### Assignment
From the records below, pull each line that has "burst".

Stored items
——————
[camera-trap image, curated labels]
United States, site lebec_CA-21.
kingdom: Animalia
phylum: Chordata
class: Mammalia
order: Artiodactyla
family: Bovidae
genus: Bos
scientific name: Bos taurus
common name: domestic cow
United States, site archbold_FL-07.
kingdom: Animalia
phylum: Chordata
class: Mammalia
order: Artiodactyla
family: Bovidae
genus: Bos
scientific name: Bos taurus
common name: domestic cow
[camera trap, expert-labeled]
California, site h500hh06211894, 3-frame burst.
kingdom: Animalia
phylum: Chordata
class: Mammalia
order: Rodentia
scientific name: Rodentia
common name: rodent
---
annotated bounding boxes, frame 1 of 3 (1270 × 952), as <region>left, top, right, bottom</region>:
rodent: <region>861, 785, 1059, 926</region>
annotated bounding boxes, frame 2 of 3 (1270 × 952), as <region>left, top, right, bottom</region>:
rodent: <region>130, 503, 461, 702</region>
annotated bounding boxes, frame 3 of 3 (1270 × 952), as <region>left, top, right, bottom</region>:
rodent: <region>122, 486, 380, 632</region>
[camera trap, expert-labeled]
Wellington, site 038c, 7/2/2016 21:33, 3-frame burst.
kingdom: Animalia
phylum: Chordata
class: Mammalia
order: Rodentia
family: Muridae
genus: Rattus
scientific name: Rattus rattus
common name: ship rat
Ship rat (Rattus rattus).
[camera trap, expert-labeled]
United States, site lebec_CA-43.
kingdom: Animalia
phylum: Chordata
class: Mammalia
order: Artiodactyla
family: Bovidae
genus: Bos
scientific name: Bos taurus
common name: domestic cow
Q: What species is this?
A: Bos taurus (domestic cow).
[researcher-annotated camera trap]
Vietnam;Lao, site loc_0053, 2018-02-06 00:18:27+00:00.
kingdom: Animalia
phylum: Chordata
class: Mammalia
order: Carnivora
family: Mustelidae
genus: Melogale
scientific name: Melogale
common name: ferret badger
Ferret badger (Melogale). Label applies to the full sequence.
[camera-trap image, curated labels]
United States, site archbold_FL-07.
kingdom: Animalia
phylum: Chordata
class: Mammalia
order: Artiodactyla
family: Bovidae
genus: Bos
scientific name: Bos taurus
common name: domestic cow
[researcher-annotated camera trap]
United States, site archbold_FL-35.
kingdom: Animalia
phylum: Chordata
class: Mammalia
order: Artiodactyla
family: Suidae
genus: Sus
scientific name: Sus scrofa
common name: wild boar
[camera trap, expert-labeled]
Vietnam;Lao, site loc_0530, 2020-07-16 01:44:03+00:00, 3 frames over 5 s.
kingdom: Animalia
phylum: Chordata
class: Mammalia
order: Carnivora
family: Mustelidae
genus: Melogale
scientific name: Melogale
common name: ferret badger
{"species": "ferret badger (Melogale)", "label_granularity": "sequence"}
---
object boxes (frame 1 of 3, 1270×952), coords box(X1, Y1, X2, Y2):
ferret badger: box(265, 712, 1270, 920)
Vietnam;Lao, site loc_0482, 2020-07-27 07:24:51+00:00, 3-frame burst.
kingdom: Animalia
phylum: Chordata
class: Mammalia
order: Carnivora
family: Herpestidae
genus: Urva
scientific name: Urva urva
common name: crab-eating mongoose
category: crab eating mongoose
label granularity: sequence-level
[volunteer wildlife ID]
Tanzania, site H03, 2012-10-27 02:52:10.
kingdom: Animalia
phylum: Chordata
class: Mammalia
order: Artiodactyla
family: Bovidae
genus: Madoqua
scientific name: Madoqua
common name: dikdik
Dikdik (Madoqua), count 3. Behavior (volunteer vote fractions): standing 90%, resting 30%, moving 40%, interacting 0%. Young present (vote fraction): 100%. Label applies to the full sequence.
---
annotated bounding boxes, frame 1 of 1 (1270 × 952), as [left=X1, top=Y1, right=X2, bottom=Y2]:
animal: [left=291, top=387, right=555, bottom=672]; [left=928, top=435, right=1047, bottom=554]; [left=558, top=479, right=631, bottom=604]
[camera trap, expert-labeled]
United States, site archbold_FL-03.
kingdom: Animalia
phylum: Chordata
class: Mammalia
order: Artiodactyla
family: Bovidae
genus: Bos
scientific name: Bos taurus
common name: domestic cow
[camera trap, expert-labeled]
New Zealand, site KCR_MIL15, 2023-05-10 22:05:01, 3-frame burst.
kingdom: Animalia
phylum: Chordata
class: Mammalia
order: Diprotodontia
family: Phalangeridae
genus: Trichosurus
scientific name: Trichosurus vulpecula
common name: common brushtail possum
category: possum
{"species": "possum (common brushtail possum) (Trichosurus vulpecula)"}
——————
### Answer box
California, site h500hh06211894, 3-frame burst.
Wellington, site 038c, 7/2/2016 21:33, 3-frame burst.
Vietnam;Lao, site loc_0482, 2020-07-27 07:24:51+00:00, 3-frame burst.
New Zealand, site KCR_MIL15, 2023-05-10 22:05:01, 3-frame burst.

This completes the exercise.